Advantages of Put Buying

Let's say that our hypothetical investor from last week's column -- "Jim" -- believes that shares of XYZ are going to plummet over the next few months. However, Jim doesn't want to invest a large portion of his available capital via shorting the stock, which risks a relatively significant amount of cash and could lead to theoretically infinite losses. So, he decides to purchase a put option at the price that he thinks XYZ is going to breach, known as the "strike price."

Say that shares of XYZ are currently trading at an even $100, and rumors that the company may come up short on its upcoming earnings report have Jim convinced that the equity is going to plummet over the next couple of months. Jim could purchase the March 95 put, which expires at the market close on Friday, March 20. The ask price for that option is $2, and since every option contract represents 100 underlying shares, the price for one contract would be $200 ($2 ask price x 100 underlying shares).

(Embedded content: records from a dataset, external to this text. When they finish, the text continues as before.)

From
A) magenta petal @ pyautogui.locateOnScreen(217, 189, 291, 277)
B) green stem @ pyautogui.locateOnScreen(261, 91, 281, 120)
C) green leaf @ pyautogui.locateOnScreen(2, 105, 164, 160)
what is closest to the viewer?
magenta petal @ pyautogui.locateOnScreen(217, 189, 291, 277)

If shares of XYZ are trading at $95 -- around the strike price -- the put is considered "at the money." The contract will be "in the money" if XYZ plummets south of $95 within the option's lifetime, and will be "out of the money" if XYZ is north of $95.

If Jim's bearish prediction is correct, and XYZ drops below the strike price of $95 prior to expiration, he has two separate paths he can take. First, he could exercise the option, which means he can sell 100 shares of XYZ at $95 apiece, the pre-determined strike price -- a premium to the current market value. Second, he could also sell to close the put, where he would simply sell the in-the-money contract for a profit.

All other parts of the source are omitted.